- **課題の目的**:
以下のリストのすべての行を、空行を除いて一行につき一つの文字列とし、JSON の文字列リストとして書き表せ。

- **提供されたリスト**:
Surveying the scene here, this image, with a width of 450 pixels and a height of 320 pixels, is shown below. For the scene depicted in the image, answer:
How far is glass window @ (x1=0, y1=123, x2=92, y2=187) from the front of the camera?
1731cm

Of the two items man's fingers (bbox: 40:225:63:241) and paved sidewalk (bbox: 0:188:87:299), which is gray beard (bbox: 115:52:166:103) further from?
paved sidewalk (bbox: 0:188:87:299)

- **最終回答**:
[
  "Surveying the scene here, this image, with a width of 450 pixels and a height of 320 pixels, is shown below. For the scene depicted in the image, answer:",
  "How far is glass window @ (x1=0, y1=123, x2=92, y2=187) from the front of the camera?",
  "1731cm",
  "Of the two items man's fingers (bbox: 40:225:63:241) and paved sidewalk (bbox: 0:188:87:299), which is gray beard (bbox: 115:52:166:103) further from?",
  "paved sidewalk (bbox: 0:188:87:299)"
]